Add the warm milk (105°-110°F), egg, pumpkin, sugar, yeast, salt, spices and 1 cup of flour to the bowl of a stand mixer fitted with the paddle attachment. Mix on low speed until combined. Scrape down the paddle and switch to the dough hook.
With the mixer running on low, add the remaining flour 1/2 cup at a time until the dough begins to pull away from the sides. It will be slightly sticky, but not so much as it sticks to your fingers and leaves dough behind. Knead on low for 2-3 minutes until it all comes together in a smooth, very soft dough.
Transfer the dough to a large, greased bowl and cover with plastic wrap. Let rise in a warm spot until doubled, about 1.5-2 hours.

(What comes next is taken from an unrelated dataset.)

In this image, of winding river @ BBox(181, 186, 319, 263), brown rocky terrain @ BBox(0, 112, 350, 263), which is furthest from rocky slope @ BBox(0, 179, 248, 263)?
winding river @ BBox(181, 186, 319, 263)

While the dough rises, prepare the filling by combining the softened butter with both sugars and cinnamon together in a small bowl. Prepare a 9x13 pan by spraying with pan spray and setting aside.
Once the dough has finished rising, turn it out onto a lightly greased surface. Gently roll into a 16x12-inch rectangle. Spread the cinnamon sugar butter across the dough, leaving about a ½-inch border along the top and bottom of the dough.
Roll the long side of the dough up into a tight roll and place with the seam side down. Slice into 12 even rolls. Place rolls in the prepared baking pan and cover with plastic wrap.
Let rise in a warm place for 1 hour, or until doubled in size. When the rolls are nearly doubled in size, preheat the oven to 350°.
Once the rolls are done rising, remove the plastic wrap and bake for 23-25 minutes, until they are a light golden-brown color.
Prepare the frosting by combining the cream cheese, milk, vanilla, and powdered sugar until smooth. Spread over the warm rolls. These rolls are best served warm.